Le taxi 505 reprenait les spécifités de la 505 vendue aux Etats-Unis, adoptant par exemple des feux arrière inclinés et les pare-chocs plus volumineux. La berline perdait un peu d'élégance par rapport à la version européenne

Des débuts prometteurs qui malheureusement ne dureront pas du fait de son prix trop élevé et des normes anti-pollution devenant de plus en plus strictes. Toutefois, Peugeot ayant la dent dure, renouvelle en septembre 1988 l’expérience avec la 405. Une expérience qui tournera rapidement au désastre malgré les efforts consentis par le constructeur en termes d’équipements et de prix. Sur cet échec, Peugeot quitte définitivement les Etats-Unis en 1991.

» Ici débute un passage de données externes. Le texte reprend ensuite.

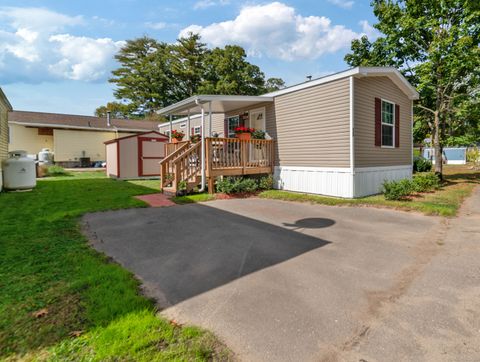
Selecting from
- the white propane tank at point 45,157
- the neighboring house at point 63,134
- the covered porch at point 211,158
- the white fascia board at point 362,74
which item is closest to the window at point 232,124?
the covered porch at point 211,158

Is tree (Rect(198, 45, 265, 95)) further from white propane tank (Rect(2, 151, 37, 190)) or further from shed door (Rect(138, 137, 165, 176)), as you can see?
white propane tank (Rect(2, 151, 37, 190))

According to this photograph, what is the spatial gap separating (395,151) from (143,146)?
1209 centimetres

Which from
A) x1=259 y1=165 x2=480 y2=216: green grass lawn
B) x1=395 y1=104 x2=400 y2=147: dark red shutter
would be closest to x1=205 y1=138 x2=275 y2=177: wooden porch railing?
x1=259 y1=165 x2=480 y2=216: green grass lawn

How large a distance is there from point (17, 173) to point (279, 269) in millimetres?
10718

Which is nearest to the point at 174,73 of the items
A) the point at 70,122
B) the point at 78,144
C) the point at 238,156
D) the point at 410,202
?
the point at 70,122

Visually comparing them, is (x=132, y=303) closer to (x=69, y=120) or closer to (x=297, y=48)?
(x=297, y=48)

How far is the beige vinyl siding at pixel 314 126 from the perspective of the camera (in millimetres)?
8031

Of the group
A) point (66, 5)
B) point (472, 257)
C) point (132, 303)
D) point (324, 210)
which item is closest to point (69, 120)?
point (66, 5)

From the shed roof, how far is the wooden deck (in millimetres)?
16753

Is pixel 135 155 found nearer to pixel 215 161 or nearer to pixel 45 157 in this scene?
pixel 215 161

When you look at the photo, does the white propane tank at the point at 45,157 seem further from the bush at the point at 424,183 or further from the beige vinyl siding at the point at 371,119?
the bush at the point at 424,183

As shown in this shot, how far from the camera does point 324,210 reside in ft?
22.2

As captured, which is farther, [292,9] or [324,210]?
[292,9]

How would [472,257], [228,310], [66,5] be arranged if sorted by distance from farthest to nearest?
[66,5]
[472,257]
[228,310]
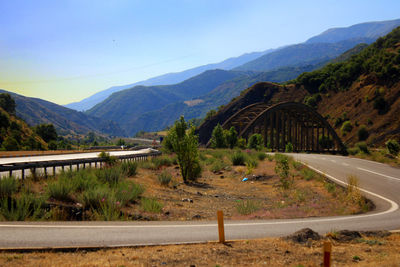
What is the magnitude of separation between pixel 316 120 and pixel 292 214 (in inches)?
2265

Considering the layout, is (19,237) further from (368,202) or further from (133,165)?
(133,165)

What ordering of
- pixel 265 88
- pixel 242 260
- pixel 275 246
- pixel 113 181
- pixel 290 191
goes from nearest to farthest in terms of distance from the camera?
pixel 242 260 → pixel 275 246 → pixel 113 181 → pixel 290 191 → pixel 265 88

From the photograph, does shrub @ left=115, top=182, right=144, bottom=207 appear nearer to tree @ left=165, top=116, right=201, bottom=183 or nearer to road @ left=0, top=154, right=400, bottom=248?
road @ left=0, top=154, right=400, bottom=248

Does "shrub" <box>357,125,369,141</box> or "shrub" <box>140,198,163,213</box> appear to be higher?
"shrub" <box>140,198,163,213</box>

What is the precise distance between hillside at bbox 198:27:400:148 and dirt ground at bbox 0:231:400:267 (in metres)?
61.4

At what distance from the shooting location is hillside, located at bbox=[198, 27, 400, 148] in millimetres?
68688

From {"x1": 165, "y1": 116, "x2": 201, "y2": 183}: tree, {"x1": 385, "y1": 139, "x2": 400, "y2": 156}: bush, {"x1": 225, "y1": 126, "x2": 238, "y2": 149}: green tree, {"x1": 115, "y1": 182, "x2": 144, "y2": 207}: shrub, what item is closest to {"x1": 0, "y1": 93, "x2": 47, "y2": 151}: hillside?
{"x1": 225, "y1": 126, "x2": 238, "y2": 149}: green tree

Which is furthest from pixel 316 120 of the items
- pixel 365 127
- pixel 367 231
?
pixel 367 231

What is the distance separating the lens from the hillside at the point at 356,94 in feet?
225

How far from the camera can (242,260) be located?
606cm

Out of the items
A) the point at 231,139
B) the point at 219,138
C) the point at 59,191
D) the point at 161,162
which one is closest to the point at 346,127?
the point at 231,139

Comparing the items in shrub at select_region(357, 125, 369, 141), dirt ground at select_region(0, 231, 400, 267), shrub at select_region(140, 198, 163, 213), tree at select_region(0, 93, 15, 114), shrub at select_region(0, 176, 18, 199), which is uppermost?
tree at select_region(0, 93, 15, 114)

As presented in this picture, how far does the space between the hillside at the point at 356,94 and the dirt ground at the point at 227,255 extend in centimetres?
6144

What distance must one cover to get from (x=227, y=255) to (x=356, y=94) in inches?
3436
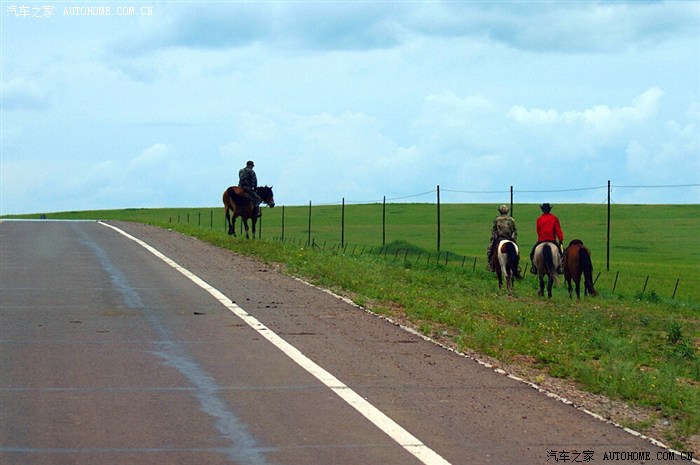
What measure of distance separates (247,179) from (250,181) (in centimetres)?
12

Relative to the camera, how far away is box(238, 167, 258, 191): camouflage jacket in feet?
121

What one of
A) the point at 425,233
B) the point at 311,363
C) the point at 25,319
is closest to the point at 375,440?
the point at 311,363

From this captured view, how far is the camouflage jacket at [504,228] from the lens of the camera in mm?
26672

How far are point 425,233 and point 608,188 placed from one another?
40688mm

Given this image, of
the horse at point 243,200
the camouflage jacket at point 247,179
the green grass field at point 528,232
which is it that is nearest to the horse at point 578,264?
the green grass field at point 528,232

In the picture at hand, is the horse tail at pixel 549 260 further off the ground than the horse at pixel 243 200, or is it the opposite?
the horse at pixel 243 200

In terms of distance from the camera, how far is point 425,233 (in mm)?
85875

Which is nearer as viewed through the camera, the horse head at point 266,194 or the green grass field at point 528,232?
the horse head at point 266,194

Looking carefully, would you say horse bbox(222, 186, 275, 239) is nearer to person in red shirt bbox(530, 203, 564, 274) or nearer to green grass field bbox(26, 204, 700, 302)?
green grass field bbox(26, 204, 700, 302)

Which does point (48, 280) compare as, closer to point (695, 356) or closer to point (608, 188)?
point (695, 356)

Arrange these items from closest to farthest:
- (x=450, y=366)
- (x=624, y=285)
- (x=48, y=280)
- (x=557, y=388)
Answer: (x=557, y=388)
(x=450, y=366)
(x=48, y=280)
(x=624, y=285)

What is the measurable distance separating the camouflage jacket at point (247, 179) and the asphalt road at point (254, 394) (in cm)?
1880

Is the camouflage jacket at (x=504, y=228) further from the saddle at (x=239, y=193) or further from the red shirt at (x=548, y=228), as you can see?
the saddle at (x=239, y=193)

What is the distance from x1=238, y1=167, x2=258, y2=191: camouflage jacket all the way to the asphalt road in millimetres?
18796
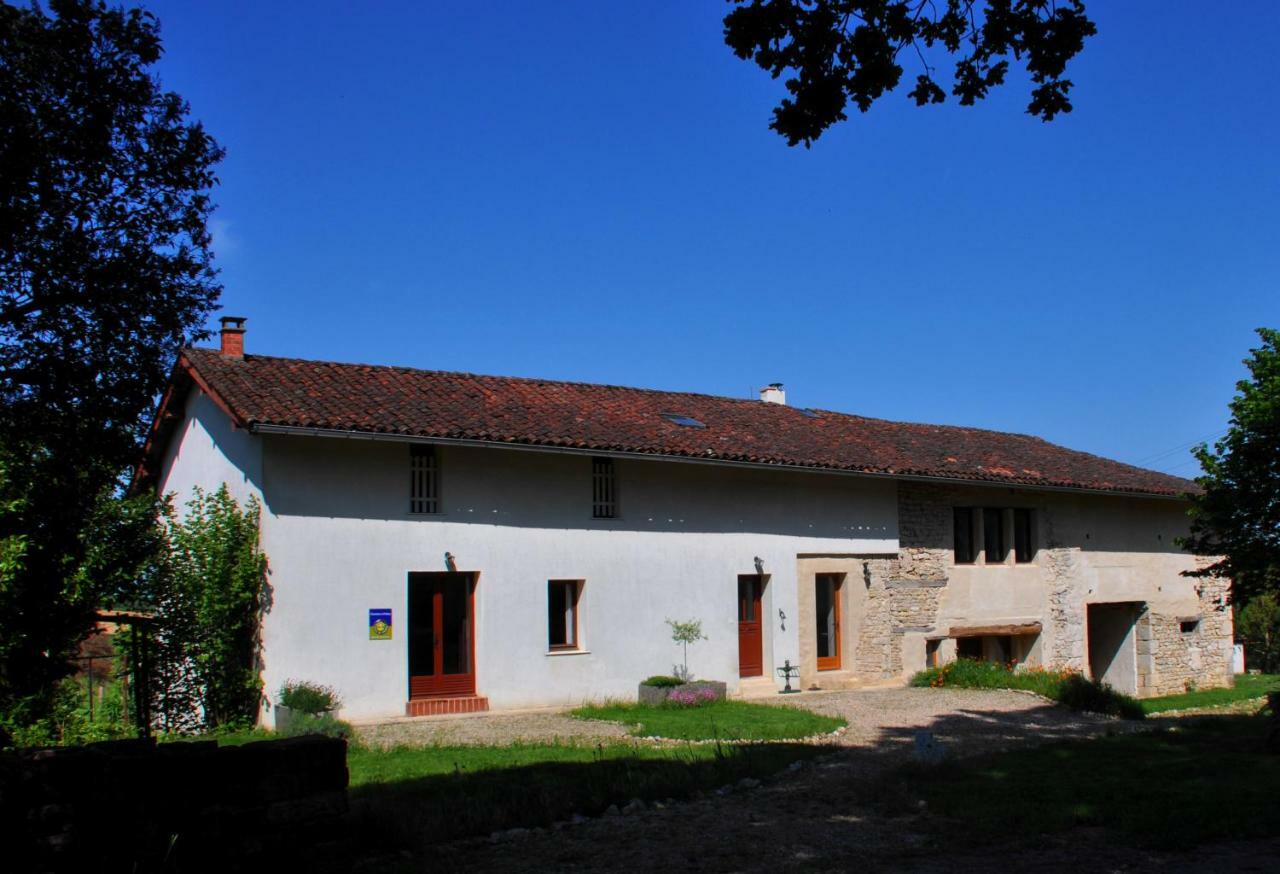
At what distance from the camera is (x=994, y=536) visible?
24922mm

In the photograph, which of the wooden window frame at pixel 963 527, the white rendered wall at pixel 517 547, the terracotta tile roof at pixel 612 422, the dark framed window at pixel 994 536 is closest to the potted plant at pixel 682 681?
the white rendered wall at pixel 517 547

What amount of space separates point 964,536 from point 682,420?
728 cm

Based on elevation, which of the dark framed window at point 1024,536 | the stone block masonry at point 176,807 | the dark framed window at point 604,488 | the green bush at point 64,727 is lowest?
the green bush at point 64,727

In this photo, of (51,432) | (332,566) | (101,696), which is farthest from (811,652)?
(51,432)

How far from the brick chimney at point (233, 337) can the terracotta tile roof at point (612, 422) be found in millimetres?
198

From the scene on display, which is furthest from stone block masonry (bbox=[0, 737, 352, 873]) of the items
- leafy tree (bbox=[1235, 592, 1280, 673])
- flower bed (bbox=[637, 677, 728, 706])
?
leafy tree (bbox=[1235, 592, 1280, 673])

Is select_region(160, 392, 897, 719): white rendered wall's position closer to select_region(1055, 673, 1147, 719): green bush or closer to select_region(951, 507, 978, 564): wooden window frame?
select_region(951, 507, 978, 564): wooden window frame

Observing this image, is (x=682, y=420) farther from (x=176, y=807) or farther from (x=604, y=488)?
(x=176, y=807)

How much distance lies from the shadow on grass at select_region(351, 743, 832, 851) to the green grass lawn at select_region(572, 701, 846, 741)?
178 cm

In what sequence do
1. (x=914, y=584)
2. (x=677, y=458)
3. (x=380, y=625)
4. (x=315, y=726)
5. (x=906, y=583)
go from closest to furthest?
(x=315, y=726) < (x=380, y=625) < (x=677, y=458) < (x=906, y=583) < (x=914, y=584)

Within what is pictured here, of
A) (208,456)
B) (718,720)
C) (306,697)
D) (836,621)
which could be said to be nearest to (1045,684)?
(836,621)

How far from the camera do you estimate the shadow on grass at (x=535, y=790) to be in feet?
26.5

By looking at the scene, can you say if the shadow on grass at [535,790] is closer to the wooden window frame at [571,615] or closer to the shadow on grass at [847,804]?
the shadow on grass at [847,804]

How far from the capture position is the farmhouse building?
Result: 16.4m
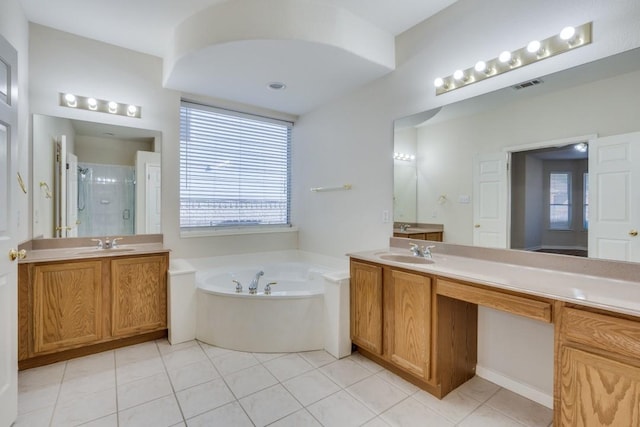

L’alliance ratée avec Chrysler

Le partenariat initié à la fin des années 70 avec Chrysler se soldera lui aussi par un échec. Tout d’abord sa filiale Europe (Talbot) racheté par Peugeot fera faillite, puis l’élaboration d’une petite voiture conçu par Peugeot, fabriqué et vendu au Etats-Unis sous la marque Chrysler ne verra pas le jour.

Des divergences en terme de coût de fabrication (malgré l’apport de 100 millions de dollars par Peugeot) , peu rentable au goût de l’Américain fera capoter le projet au profit de… Mitsubishi. Souhaitons à Peugeot que cette fois-ci son aventure américaine ne se solde pas par un échec.